* [Task 1] According to the page on the 1936 abdication crisis, which long-time friend of Edward remarked that he seemed "most himself" among the unemployed men at church clubs?
* [Task 2] Carry on writing the piece on Edward and the 1936 abdication crisis, beginning right after its final sentence.

* [Page extract]
--------------------------------------------------

Archbishop Cosmo Gordon Lang
THE 1936 ABDICATION CRISIS – PART ONE – POPULARITY & MISGIVINGS
From the beginning Archbishop of Canterbury, Cosmo Gordon Lang, held a dim view of Edward. Archbishop Lang and King George V had been quite close. The Archbishop had coached King George in his media skills, had masterminded the King’s jubilee celebrations and served His Majesty as a personal counsellor. It was a relationship that gave the archbishop a great deal of importance and which firmly secured the relationship of the Crown with the Church of England.
Unfortunately Edward was the antithesis of everything for which the Archbishop would wish in a successor to King George V. In his own memoir Edward spoke of his very first meeting with the archbishop shortly after his father’s funeral. “That encounter,” he wrote, “was my first intimation that I might be approaching an irreconcilable conflict.”
Photograph by French photographer Philippe Halsman in 1959
(A random fact: Prince Edward and his brother Prince Albert were regular patrons at Shim Shams, the fashionable jazz night club of the day. The club was then bringing the exciting new sounds of Harlem to London. It just happened to be the club where my paternal grand-father played the keys.)
Queen Victoria, holding her new great-grandson, Prince Edward
The Prince’s playboy lifestyle was par for the course for an heir to the British throne. The more exercising concern was around Edward’s political independence. Traditionally senior members of the royal family would receive their political guidance from palace-appointed officials. By contrast, Edward sought his own experts and advisors. Both as Prince of Wales and as King, Edward drew together business-men and industrialists to consider what could be done to address the country’s problems of poor housing, ailing industry, poverty and unemployment.
Edward’s collaborations resulted in his submitting detailed proposals for developments on royal estates and civic land. These initiatives echoed the work of his great-grandfather Prince Albert, and prefiguring the work of his great-nephew Prince Charles. Sadly, as in the case of his great-grandfather, Edward’s initiatives were not taken up by government.
As a response to the poor employment conditions in the country many churches at that time opened their halls and crypts as clubs for unemployed men. Edward made a habit of turning up unannounced of an evening to share in a beer or two or a game of darts. His ability to mix in such an informal way with working class men and have them laughing and joking with him was renowned. The men in turn found an ease with him to be themselves and to talk about their lives. His long-time friend Alexandra Metcalfe observed that it was in these circles that the prince seemed “most himself.”

--------------------------------------------------

Short web captions
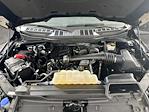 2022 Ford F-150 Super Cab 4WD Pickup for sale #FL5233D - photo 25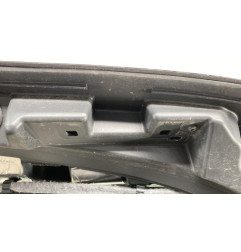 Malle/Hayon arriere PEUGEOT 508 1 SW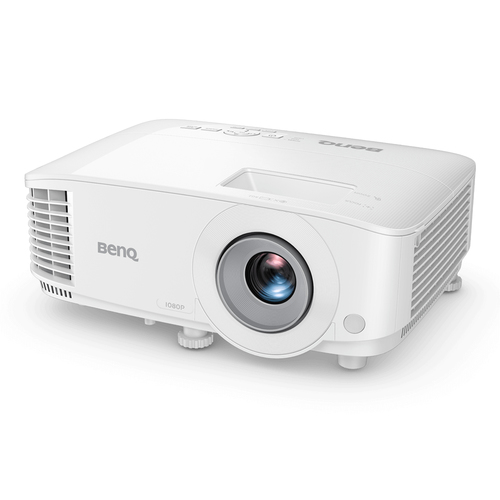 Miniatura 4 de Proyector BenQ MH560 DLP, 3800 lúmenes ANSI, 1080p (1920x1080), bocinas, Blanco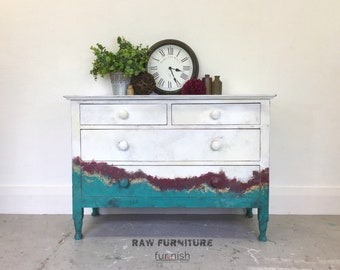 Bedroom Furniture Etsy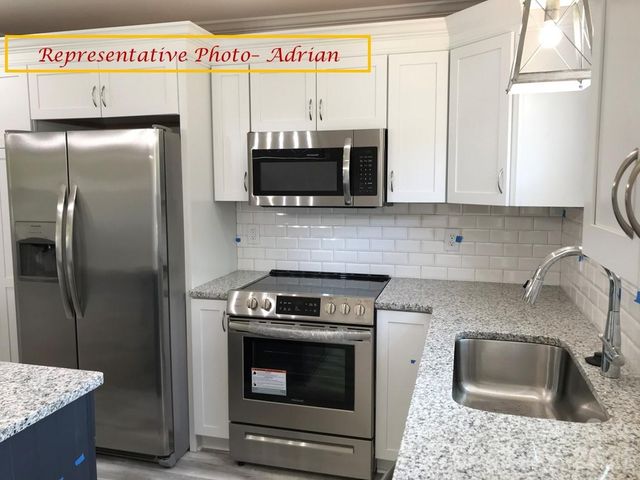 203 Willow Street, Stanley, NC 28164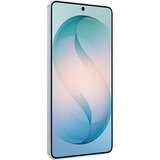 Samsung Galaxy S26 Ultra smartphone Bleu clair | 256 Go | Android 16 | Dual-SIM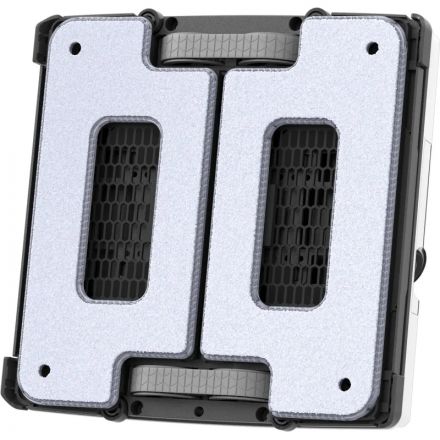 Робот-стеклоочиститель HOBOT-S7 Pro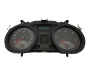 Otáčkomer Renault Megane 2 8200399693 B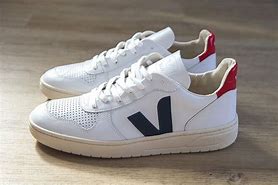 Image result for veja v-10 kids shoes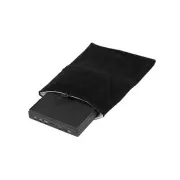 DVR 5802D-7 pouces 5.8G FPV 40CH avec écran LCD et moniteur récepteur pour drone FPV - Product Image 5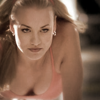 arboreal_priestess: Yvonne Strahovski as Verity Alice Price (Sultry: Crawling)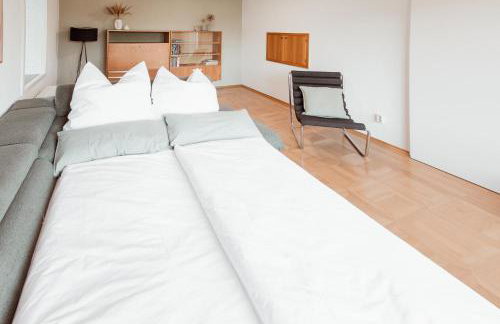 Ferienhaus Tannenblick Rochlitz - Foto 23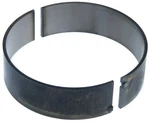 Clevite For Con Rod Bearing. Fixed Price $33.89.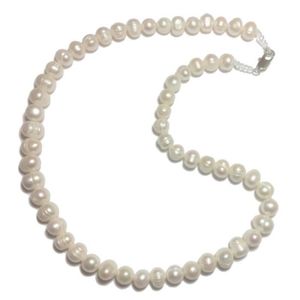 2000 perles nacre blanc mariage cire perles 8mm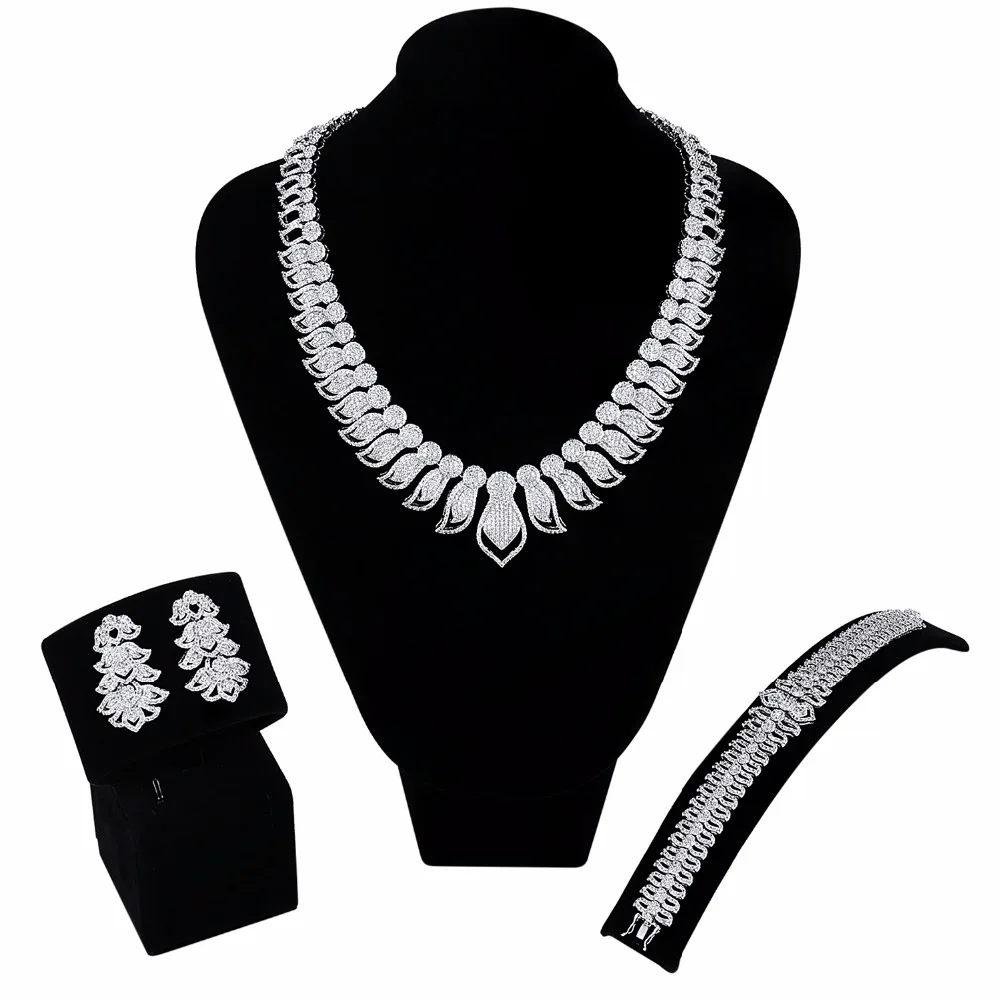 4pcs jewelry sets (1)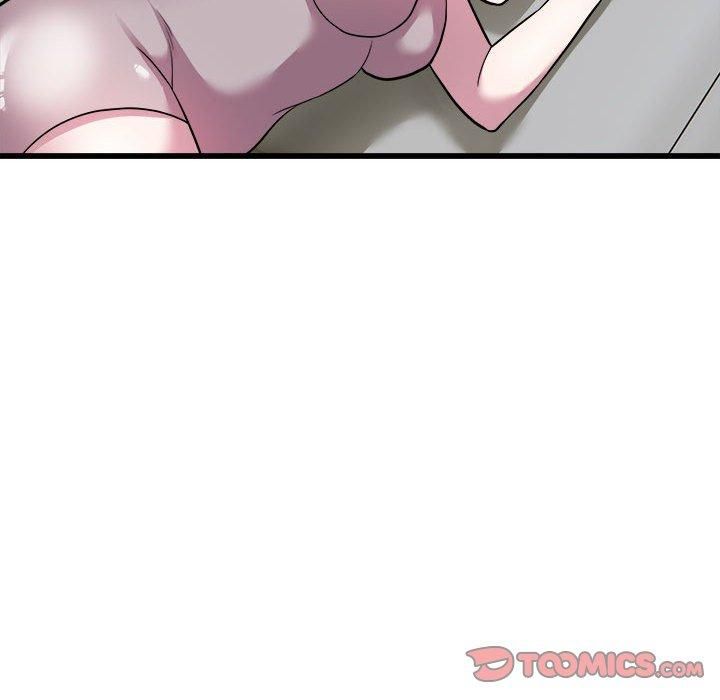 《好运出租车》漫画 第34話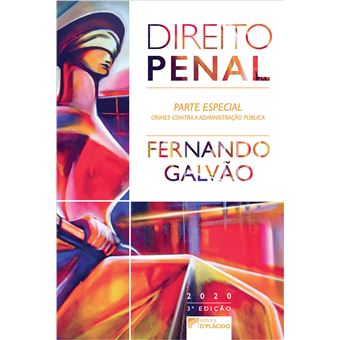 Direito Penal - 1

--------------------------------------------------

* [Answer space 1] Alexandra Metcalfe.

* [Answer space 2]
As Prince of Wales Edward was a supremely active and confident sportsman. He was a successful jockey in steeplechase and won 13 derbies. He was the first member of the British Royal Family to fly a plane and gain a pilot’s license.
An eager surfer and a style captain on the golf course, Edward became known around the world as “The Sporting Prince.” His position as heir to the throne, his public presence and his youthful confidence and physique all contributed to the prince quickly becoming the most photographed man in the world, at that time.
The Prince of Wales in France with the troops in WWI
Edward’s ease among ordinary working men was a social ability he had honed in France during his service with the troops during WWI. Edward petitioned to be admitted to front-line service, but the government of the day blocked the request, not wanting to take unnecessary risks with the life of the heir to the throne.
Nevertheless, Edward was on active service near the front in France for most of the war. In 1917 the Prince was moved to North Italy, where British troops were reinforcing the line against the Austrians. Towards the end of the war, Edward was awarded the rank of Major and found himself posted to the Canadian Corps and later to the Australian Corps in Belgium. As the war ended, he was sent to Germany to support the occupation troops in place there.
These were the years that opened up Edward’s world and introduced him to a great spectrum of people and human experience. Edward referred to these years as his “real education.” But not all applauded Edward’s ease with ordinary people. Some considered it quite worrying. Indeed Archbishop Lang wrote to one of his chaplains saying that he considered “dangerous” Edward’s “liking for vulgar society.”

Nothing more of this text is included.